Crystallization of Enantiomerically Pure Proteins from Quasi-Racemic Mixtures: Structure Determination by X-Ray Diffraction of Isotope-Labeled Ester Insulin and Human Insulin.

作者信息

Mandal Kalyaneswar, Dhayalan Balamurugan, Avital-Shmilovici Michal, Tokmakoff Andrei, Kent Stephen B H

机构信息

Department of Chemistry, University of Chicago, 929 East 57th Street, Chicago, IL, 60637, USA.

出版信息

Chembiochem. 2016 Mar 2;17(5):421-5. doi: 10.1002/cbic.201500600. Epub 2016 Feb 10.

Abstract

As a part of a program aimed towards the study of the dynamics of human insulin-protein dimer formation using two-dimensional infrared spectroscopy, we used total chemical synthesis to prepare stable isotope labeled [(1-(13) C=(18) O)Phe(B24) )] human insulin, via [(1-(13) C=(18) O)Phe(B24) )] ester insulin as a key intermediate product that facilitates folding of the synthetic protein molecule (see preceding article). Here, we describe the crystal structure of the synthetic isotope-labeled ester insulin intermediate and the product synthetic human insulin. Additionally, we present our observations on hexamer formation with these two proteins in the absence of phenol derivatives and/or Zn metal ions.

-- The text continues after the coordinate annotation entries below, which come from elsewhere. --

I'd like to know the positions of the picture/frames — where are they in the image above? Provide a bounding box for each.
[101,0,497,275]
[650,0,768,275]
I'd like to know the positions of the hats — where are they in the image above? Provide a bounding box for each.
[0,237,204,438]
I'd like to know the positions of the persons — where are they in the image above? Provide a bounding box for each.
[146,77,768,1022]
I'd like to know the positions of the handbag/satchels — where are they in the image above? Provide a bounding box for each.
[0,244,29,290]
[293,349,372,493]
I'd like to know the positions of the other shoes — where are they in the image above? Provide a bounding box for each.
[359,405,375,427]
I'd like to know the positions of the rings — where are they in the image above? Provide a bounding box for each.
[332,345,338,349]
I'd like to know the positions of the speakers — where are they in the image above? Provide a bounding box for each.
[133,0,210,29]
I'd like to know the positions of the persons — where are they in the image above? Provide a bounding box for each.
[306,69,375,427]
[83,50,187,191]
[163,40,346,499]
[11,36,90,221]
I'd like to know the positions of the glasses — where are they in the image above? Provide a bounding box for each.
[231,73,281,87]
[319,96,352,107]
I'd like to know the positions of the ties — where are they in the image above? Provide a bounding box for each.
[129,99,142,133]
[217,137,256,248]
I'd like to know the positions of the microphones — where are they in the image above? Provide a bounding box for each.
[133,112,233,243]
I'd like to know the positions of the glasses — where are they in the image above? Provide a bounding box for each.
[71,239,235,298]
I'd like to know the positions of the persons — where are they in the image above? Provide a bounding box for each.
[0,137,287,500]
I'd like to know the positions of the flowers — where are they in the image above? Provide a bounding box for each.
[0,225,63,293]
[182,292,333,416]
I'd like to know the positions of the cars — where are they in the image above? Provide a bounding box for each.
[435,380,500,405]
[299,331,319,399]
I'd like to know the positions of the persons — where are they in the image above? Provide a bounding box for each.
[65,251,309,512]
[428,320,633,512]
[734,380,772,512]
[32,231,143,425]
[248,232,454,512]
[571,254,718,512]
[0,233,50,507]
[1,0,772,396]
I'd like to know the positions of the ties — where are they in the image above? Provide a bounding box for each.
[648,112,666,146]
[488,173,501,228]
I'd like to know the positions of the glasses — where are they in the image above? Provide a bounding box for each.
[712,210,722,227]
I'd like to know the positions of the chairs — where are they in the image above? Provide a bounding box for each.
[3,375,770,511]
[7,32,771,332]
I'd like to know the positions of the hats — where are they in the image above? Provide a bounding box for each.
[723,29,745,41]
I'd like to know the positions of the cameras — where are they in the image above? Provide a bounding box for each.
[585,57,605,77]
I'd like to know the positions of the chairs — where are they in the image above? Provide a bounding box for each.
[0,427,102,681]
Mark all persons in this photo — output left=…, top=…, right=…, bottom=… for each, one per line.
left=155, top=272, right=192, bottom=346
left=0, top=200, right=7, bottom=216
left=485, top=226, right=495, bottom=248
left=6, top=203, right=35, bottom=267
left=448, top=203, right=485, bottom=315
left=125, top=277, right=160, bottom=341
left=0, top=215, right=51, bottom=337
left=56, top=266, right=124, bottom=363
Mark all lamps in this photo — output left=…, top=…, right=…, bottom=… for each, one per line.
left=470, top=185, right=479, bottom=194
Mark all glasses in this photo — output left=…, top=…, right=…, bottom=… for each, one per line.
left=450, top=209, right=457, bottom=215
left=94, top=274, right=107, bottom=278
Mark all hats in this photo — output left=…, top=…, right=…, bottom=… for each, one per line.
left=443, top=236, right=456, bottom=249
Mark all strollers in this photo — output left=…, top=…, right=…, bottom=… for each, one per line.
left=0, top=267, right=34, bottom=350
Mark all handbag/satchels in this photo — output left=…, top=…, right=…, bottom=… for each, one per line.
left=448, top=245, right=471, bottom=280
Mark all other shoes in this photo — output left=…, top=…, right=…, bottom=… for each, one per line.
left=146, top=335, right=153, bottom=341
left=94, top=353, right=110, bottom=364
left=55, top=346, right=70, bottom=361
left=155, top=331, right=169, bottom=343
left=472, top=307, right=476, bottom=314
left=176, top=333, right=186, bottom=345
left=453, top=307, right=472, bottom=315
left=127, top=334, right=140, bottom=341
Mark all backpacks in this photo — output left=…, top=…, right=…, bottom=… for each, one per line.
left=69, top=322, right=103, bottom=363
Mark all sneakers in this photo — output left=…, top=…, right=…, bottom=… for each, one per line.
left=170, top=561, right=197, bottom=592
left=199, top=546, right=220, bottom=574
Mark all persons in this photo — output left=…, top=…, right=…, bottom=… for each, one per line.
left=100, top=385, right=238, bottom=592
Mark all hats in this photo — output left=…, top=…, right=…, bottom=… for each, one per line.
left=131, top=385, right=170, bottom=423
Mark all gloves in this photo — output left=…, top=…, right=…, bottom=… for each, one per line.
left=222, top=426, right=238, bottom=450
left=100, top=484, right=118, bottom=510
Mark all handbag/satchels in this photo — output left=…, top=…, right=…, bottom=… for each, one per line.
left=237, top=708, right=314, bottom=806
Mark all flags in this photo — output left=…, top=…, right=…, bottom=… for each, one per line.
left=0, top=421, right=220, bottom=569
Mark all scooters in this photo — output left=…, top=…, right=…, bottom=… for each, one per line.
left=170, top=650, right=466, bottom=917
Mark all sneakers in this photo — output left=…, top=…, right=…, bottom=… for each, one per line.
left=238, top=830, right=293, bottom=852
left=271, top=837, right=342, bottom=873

We also describe and discuss the fractional crystallization of quasi-racemic protein mixtures containing each of these two synthetic proteins.

摘要

作为利用二维红外光谱研究人胰岛素 - 蛋白质二聚体形成动力学的项目的一部分,我们采用全化学合成法,通过[(1-(13)C=(18)O)Phe(B24))]酯胰岛素作为促进合成蛋白质分子折叠的关键中间产物,制备稳定同位素标记的[(1-(13)C=(18)O)Phe(B24))]人胰岛素(见前文)。在此,我们描述了合成同位素标记的酯胰岛素中间体和产物合成人胰岛素的晶体结构。此外,我们展示了在不存在酚类衍生物和/或锌金属离子的情况下,这两种蛋白质形成六聚体的观察结果。我们还描述并讨论了包含这两种合成蛋白质的准外消旋蛋白质混合物的分步结晶。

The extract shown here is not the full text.